先日、久々に電源を入れたテレビからステレオタイプのナレーションが流れてきた。僕が5歳の時に爆発したチェルノブイリ原発は、甲状腺がんの発症を3000人以上も伴い、放射能汚染によって数々の悲惨な事態を招いた。それらは明白な事実として現在は誰もが認識している事柄である。そして25年後の一昨年、大地の怒りによって日本国は福島県の原発が吹っ飛んだ。


(何を以て人類史上最悪とぬかすのか?!)


チェルノブイリでは住民を即座に避難させ、原発は石棺した。要するに人々を守り、瓦礫を封じ込めた。しかし我が日本は全く逆の行為を遂行してしまっているように見える。人々を閉じ込め、汚染を拡散させている。少なくとも僕の眼にはそう映っている。もしそうだとしたら、一体どちらが最悪なのだろうか?


(人類はやはり不完全らしい)


インド解放の指導者ガンディーは言った。「不完全だからこそ反省し、自己を統率しなければならない」と。過去から学び、反省する余地を我々人類は持ち得ている。それが歴史というものの役割でもある。ヒンディーの歴史の概念は民衆の立場で解釈される。綿々と連なる当たり前の日常によって”このようになった”という結果が彼等の歴史である。
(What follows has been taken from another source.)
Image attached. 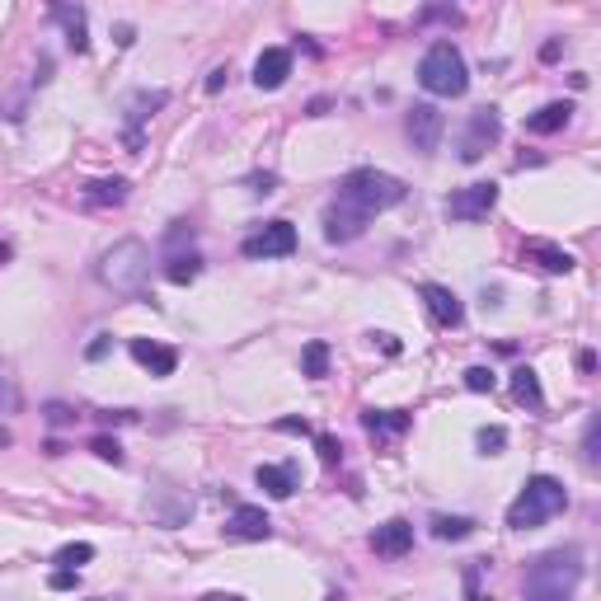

しかし英語で言う歴史、即ち"ヒストリー"の古来の語意は”帝王たちの成果”である。まったく意味するところが違うのだ。昨今の教科書に載っている歴史もまた同様である。現代人はある特異な出来事の羅列を歴史と呼びたがる傾向にあるが、本来、僕たちの歴史とは祖先から受け継がれてきた日常の繰り返しの成果である。それらは伝統や伝承と呼ばれる、民衆の一挙手一投足の連続である筈である。それが歴史の本質であるのだ、とそう思いたい。


(もはや限界なのか?)


議会制民主主義は結局、権力者たちの産物のようである。考えてみたら、顔もよく見えない、声もよく聞こえない民主主義などあろう筈も無い。政治家は選挙のために働き、メディアはそのために動く。当然そこには真の正義が実現される余地などありはしない。かつてタイマーズもそう歌っていた。そして今もほとんどの人が理念と現実との狭間で生きている。主体性を求めながら、様々に観念化された欲望と自我の中で、曖昧模糊なこの資本主義社会の荒波を漕ぎ進む。近代的システマティック社会が失ってしまった何かをどうにか見据えながら。


まだまだ希望は捨てられない。だからこそ僕らは生きている。